Upacara Padusan berasal dari kebiasaan Walisongo yang menyatukan budaya Hindu dengan budaya Islam. Padusan berasal dari kata adus, bahasa Jawa yang berarti mandi. Masyarakat biasa melakukan upacara ini ketika bulan Ramadhan tiba, bertujuan untuk membersihkan diri lahir dan batin, sehingga mereka dapat memasuki bulan Ramadhan dalam keadaan suci dan bersih.
Tradisi Padusan dilakukan beramai-ramai di satu mata air, karena itu mereka biasa berkumpul di tempat-tempat wisata pemandian. Tidak hanya di Jawa Tengah, tradisi ini juga dapat ditemukan di Daerah Istimewa Yogyakarta.
Nyadran juga adalah upacara yang berkaitan dengan bulan Ramadhan. Saat menyambut Ramadhan tiba, masyarakat berkumpul untuk membaca doa-doa, kemudian makan bersama-sama di sebuah tempat yang memanjang.

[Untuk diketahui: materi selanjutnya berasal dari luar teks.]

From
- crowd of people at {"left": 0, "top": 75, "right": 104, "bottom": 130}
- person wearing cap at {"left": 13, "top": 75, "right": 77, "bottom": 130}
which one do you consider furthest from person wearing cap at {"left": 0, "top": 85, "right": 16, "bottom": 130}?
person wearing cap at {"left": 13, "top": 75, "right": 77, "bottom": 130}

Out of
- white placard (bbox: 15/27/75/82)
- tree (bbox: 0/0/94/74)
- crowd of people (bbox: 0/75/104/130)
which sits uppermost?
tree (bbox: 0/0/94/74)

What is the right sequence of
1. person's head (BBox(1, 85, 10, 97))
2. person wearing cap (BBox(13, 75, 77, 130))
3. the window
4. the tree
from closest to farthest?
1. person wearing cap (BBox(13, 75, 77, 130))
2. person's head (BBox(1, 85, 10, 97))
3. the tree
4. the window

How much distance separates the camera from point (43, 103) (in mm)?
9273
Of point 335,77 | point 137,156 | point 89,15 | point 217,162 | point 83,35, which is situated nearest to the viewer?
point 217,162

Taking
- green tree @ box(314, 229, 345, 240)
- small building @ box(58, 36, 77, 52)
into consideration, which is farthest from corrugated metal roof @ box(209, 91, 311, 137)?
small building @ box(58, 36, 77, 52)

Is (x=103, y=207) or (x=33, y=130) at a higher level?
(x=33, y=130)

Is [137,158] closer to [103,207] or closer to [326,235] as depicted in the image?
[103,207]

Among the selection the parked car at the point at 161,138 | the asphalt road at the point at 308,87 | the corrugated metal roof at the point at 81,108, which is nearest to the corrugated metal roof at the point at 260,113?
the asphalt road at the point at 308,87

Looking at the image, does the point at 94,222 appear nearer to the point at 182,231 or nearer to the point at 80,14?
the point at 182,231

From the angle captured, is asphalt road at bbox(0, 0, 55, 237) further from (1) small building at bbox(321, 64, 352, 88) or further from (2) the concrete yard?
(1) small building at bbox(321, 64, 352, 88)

Upacara Nyadran sebetulnya adalah tradisi agama Hindu dan Buddha, yang kemudian diadopsi menjadi budaya Walisongo. Dalam sejarahnya, mereka sedang berupaya agar bacaan-bacaan Al Quran dapat diterima oleh masyarakat di Jawa Tengah, yang kala itu masih kental dengan ajaran Hindu dan Buddha saja.
Sebagai salah satu rangkaian menyambut bulan Ramadhan dalam tradisi Nyadran, masyarakat biasanya berkumpul untuk berziarah ke makam keluarga dan leluhur mereka. Berziarah tentu akan mengingatkan mereka pada kematian.
Shutterstock.com
Larung Sesaji merupakan salah satu upacara adat Jawa Tengah yang dengan mudah ditonton masyarakat setempat. Acaranya akan berlangsung meriah dan dipenuhi dengan hasil-hasil alam yang dihias sedemikian rupa, kemudian dilarungkan ke laut. Itu sebabnya Larung Sesaji juga dikenal dengan sebutan sedekah laut.
Upacara Larung Sesaji ini adalah bentuk rasa syukur terhadap Tuhan setelah selama ini mereka mendapatkan rezeki yang cukup dalam kehidupan serta senantiasa diberi penjagaan dan keselamatan.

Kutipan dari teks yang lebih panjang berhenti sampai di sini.